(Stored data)
----------------------------------------
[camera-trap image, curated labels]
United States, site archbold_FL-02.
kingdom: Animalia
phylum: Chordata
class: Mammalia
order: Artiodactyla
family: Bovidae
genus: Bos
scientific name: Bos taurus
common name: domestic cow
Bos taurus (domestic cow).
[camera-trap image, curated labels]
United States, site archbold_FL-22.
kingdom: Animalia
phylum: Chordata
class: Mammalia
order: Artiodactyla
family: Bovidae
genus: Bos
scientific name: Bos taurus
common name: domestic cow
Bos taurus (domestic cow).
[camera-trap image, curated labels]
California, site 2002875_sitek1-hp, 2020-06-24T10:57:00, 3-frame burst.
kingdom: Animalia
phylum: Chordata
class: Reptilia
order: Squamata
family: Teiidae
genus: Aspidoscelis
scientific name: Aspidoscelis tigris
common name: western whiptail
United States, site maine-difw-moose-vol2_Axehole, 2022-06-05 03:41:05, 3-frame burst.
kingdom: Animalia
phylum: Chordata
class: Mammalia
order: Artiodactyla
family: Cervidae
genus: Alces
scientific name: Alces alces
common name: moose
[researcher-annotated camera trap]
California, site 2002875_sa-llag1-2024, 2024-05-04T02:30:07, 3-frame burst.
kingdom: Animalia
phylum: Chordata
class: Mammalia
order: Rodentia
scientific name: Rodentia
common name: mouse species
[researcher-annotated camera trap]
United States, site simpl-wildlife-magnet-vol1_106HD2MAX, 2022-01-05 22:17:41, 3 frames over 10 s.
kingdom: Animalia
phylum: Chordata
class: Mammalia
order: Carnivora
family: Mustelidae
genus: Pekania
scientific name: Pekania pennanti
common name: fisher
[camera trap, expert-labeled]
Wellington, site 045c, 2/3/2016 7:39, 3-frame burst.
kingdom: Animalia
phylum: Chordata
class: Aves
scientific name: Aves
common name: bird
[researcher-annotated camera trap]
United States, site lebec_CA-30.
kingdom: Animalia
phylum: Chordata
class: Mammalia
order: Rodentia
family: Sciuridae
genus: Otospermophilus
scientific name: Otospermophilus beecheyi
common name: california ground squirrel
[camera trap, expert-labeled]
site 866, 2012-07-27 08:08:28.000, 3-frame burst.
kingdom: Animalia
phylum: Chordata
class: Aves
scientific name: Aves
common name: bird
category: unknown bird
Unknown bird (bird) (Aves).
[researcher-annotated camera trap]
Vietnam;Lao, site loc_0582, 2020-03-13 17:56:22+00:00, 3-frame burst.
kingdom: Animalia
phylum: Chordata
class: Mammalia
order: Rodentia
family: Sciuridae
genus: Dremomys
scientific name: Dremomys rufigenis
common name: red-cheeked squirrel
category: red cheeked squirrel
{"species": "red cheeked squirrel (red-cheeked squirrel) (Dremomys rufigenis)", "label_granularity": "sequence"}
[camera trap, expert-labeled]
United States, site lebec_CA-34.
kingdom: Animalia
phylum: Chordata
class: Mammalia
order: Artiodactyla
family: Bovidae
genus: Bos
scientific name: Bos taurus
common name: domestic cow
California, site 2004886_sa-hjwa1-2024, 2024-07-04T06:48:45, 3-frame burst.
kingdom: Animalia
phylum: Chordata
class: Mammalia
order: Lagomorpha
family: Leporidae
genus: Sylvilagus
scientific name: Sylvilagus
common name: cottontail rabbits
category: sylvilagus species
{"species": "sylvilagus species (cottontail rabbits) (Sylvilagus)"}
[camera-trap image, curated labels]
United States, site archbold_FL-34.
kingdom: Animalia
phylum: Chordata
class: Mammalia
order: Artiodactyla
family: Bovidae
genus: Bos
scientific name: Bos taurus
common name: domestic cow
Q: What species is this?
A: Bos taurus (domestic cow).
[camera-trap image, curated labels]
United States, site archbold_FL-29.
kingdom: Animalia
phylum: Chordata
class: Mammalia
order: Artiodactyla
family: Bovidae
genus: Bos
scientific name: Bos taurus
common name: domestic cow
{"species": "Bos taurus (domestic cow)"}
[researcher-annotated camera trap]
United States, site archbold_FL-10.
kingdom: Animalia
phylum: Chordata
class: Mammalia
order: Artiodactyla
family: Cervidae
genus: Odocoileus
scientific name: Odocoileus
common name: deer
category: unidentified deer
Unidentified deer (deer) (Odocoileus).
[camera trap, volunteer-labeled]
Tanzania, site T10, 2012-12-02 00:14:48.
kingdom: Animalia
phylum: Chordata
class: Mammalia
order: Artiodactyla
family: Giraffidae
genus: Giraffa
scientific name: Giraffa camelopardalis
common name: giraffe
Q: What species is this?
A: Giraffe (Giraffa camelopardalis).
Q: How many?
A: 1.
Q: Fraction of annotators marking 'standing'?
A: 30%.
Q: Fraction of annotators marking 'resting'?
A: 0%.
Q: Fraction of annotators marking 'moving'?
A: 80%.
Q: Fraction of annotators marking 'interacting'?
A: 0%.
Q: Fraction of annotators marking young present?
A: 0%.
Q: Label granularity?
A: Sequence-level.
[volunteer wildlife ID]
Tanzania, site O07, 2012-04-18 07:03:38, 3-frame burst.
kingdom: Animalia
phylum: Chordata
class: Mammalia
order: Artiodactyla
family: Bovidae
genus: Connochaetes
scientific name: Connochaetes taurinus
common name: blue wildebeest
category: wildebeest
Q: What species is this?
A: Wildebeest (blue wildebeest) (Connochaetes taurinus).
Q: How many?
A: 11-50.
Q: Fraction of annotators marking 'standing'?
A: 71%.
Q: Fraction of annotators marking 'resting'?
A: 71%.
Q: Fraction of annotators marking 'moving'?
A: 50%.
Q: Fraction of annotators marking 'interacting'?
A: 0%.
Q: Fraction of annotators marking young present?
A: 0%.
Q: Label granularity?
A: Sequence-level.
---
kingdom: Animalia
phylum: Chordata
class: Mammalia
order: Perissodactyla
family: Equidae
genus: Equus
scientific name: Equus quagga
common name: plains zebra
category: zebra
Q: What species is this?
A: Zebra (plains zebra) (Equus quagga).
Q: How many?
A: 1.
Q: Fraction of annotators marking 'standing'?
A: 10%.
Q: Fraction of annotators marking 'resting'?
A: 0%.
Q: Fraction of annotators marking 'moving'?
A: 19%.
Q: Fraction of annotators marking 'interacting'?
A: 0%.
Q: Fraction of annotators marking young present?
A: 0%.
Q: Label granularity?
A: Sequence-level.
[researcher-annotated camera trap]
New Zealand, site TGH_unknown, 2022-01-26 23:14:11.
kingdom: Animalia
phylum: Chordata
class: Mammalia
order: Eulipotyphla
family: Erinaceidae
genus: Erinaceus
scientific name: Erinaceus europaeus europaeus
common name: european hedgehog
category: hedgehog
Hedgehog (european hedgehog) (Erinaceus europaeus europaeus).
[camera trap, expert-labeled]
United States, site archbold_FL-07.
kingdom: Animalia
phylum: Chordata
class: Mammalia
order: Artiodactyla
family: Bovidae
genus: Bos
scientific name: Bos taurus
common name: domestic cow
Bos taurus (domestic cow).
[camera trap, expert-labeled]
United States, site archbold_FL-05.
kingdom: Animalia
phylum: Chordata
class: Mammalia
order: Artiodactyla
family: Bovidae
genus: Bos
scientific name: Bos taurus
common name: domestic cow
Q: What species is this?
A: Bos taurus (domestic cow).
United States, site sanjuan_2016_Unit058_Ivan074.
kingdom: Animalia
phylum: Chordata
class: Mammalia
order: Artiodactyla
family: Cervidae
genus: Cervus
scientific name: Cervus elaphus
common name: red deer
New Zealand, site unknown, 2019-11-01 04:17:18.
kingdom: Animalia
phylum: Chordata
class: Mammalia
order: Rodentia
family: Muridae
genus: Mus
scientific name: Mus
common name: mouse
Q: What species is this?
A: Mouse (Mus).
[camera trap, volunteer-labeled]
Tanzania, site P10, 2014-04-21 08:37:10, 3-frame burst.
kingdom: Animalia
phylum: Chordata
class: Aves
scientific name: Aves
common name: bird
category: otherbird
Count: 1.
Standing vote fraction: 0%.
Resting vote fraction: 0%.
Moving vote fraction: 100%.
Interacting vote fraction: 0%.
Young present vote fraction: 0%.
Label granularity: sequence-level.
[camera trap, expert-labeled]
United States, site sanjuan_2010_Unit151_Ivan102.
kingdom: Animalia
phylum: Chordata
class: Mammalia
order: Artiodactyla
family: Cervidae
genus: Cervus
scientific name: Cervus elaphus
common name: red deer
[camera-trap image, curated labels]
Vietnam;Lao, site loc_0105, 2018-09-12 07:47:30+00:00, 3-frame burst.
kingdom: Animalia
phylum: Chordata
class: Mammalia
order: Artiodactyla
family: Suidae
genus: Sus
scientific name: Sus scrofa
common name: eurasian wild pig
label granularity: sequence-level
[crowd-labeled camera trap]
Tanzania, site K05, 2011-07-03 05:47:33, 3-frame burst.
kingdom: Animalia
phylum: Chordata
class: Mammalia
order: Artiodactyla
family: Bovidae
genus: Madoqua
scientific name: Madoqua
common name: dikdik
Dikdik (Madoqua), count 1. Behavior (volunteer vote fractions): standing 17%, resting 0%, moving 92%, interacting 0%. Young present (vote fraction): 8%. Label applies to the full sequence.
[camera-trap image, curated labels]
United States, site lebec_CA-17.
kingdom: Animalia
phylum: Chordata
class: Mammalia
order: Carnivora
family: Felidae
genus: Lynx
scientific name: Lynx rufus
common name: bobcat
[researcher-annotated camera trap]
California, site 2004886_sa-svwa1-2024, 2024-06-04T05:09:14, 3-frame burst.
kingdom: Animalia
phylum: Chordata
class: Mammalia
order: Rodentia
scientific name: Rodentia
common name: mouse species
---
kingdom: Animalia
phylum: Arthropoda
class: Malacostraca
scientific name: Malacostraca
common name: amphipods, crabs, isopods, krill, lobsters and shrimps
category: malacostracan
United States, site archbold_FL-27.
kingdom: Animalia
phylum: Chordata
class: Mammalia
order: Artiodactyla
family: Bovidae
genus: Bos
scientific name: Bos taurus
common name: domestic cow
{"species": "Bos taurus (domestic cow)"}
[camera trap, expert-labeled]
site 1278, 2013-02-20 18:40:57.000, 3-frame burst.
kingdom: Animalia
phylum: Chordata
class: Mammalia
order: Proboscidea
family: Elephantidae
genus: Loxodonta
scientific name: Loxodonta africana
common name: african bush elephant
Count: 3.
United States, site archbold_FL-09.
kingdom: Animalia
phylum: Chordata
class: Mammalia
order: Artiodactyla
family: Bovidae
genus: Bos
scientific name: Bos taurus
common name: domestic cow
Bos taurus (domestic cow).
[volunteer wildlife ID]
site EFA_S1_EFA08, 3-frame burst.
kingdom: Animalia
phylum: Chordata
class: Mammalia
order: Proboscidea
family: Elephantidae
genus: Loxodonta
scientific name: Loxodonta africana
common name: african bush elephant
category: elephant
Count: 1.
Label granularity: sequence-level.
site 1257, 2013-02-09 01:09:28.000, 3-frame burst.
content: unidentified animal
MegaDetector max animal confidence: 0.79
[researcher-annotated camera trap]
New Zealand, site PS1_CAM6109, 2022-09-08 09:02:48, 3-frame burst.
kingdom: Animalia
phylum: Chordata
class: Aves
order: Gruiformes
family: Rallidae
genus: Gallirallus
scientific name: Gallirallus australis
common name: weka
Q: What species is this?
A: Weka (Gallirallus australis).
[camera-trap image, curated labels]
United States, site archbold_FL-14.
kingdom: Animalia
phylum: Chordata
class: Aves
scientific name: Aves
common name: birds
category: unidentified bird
----------------------------------------
* **WHAT TO DO**
Your task is to quote the lines above, beginning with the first and ending with the one that holds "common name: moose".

* **TASK RESPONSE**
[camera-trap image, curated labels]
United States, site archbold_FL-02.
kingdom: Animalia
phylum: Chordata
class: Mammalia
order: Artiodactyla
family: Bovidae
genus: Bos
scientific name: Bos taurus
common name: domestic cow
Bos taurus (domestic cow).
[camera-trap image, curated labels]
United States, site archbold_FL-22.
kingdom: Animalia
phylum: Chordata
class: Mammalia
order: Artiodactyla
family: Bovidae
genus: Bos
scientific name: Bos taurus
common name: domestic cow
Bos taurus (domestic cow).
[camera-trap image, curated labels]
California, site 2002875_sitek1-hp, 2020-06-24T10:57:00, 3-frame burst.
kingdom: Animalia
phylum: Chordata
class: Reptilia
order: Squamata
family: Teiidae
genus: Aspidoscelis
scientific name: Aspidoscelis tigris
common name: western whiptail
United States, site maine-difw-moose-vol2_Axehole, 2022-06-05 03:41:05, 3-frame burst.
kingdom: Animalia
phylum: Chordata
class: Mammalia
order: Artiodactyla
family: Cervidae
genus: Alces
scientific name: Alces alces
common name: moose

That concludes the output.